▶ _What you need to do_:
A: Copy the Cluj-Napoca art museum text, beginning at the words "Virgil Cioflec (1876–1948), authored" and stopping after "the present-day museum.". Substitute "studies" for "monographs".
B: According to the Cluj-Napoca art museum text, in what year did the Virgil Cioflec Art Gallery open to the public?

▶ _Passage for review_:
-.-.-
The Museum of Cluj-Napoca or National Art Museum, Cluj-Napoca, is an art museum housed in an important eighteenth-century Baroque building, the Cluj-Napoca Bánffy Palace, designed by German architect Johann Eberhard Blaumann. The museum possesses a very valuable collection of Romanian and European art: paintings, graphics and decorative art ranging from the Fifteenth Century to the Twentieth.

==History==
Founded in 1951, the museum incorporated some older collections: a small part of the collection of curiosities, cutlery, furniture and European fine art from the Transylvanian Museum (Muzeul Ardelean) and especially the collection known as the Pinacoteca Virgil Cioflec.

Virgil Cioflec (1876–1948), authored monographs dedicated to painters Stefan Luchian (1924) and Nicolae Grigorescu (1925), as well as some published writings about art, and brought together a collection of great significance for the life of interwar Cluj. He donated his Romanian art collection to Cluj University between 1929 and 1930. The Virgil Cioflec Art Gallery opened to the public in 1933, the first Romanian modern art museum in Cluj. Its collection eventually became the core of the present-day museum.
-.-.-
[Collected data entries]
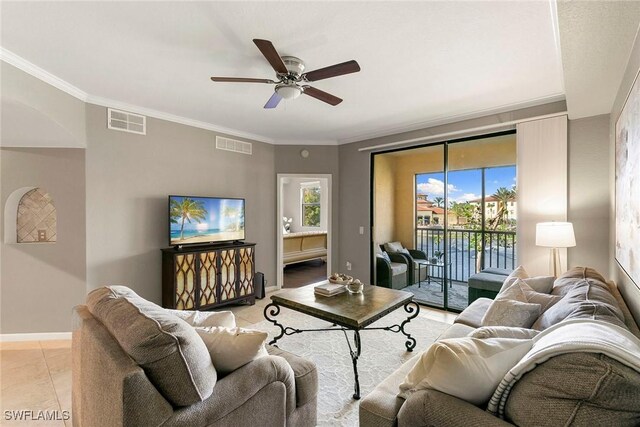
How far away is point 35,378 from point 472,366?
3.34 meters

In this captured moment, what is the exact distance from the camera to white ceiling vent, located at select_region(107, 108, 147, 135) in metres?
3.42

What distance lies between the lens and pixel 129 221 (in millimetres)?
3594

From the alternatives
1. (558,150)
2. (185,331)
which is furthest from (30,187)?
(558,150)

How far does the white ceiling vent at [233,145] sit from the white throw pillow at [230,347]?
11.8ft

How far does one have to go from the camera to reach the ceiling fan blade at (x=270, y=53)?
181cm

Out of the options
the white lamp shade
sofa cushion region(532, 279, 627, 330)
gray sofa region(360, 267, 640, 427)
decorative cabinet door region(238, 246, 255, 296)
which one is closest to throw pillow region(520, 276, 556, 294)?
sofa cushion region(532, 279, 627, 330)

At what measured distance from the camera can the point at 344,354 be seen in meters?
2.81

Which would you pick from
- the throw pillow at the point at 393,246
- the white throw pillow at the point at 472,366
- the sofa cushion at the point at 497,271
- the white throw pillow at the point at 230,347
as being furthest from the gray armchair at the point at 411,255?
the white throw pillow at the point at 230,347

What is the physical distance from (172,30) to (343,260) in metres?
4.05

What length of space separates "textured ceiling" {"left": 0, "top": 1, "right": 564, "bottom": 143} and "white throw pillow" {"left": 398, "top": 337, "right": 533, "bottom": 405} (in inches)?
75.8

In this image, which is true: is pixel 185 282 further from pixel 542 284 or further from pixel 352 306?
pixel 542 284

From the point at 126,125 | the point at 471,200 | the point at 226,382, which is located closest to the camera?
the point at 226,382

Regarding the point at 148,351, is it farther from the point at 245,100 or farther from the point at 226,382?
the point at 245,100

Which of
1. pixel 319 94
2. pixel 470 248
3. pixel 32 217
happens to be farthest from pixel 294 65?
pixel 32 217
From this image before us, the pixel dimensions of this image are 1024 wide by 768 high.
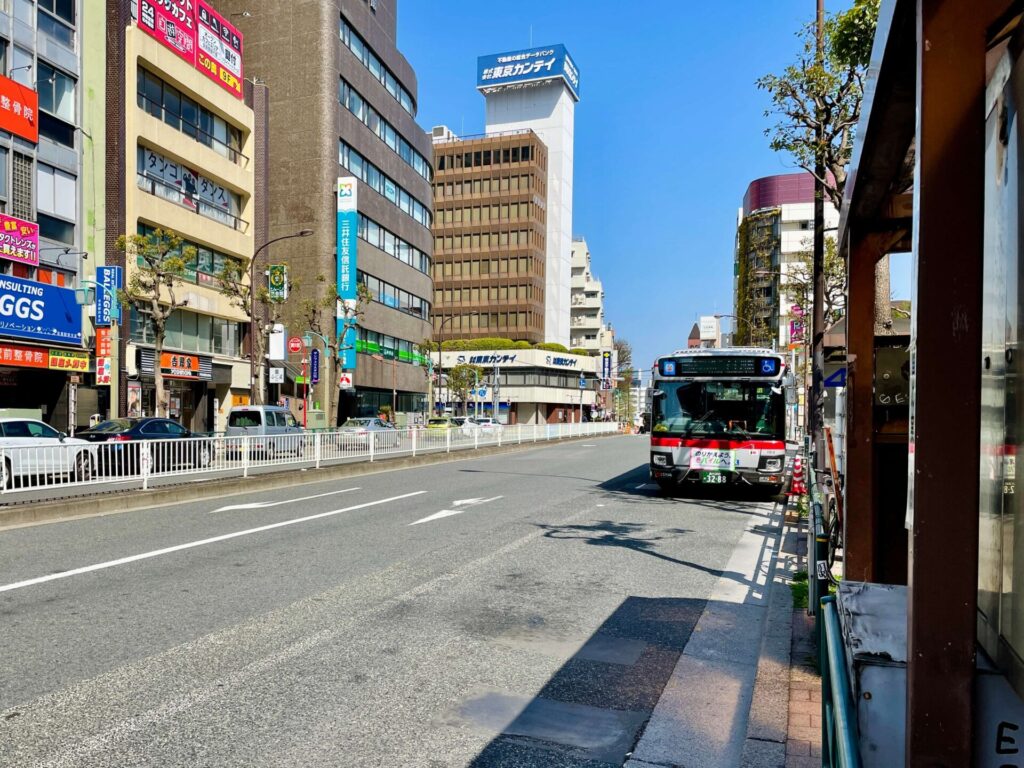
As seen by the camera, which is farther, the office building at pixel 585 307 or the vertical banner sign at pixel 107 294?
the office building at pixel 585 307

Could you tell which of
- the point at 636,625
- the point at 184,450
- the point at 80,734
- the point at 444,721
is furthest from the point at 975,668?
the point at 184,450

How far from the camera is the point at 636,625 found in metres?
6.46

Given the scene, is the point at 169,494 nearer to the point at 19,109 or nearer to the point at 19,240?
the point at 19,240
-.-.-
▶ _Task solutions_:
A:
Virgil Cioflec (1876–1948), authored studies dedicated to painters Stefan Luchian (1924) and Nicolae Grigorescu (1925), as well as some published writings about art, and brought together a collection of great significance for the life of interwar Cluj. He donated his Romanian art collection to Cluj University between 1929 and 1930. The Virgil Cioflec Art Gallery opened to the public in 1933, the first Romanian modern art museum in Cluj. Its collection eventually became the core of the present-day museum.

B: 1933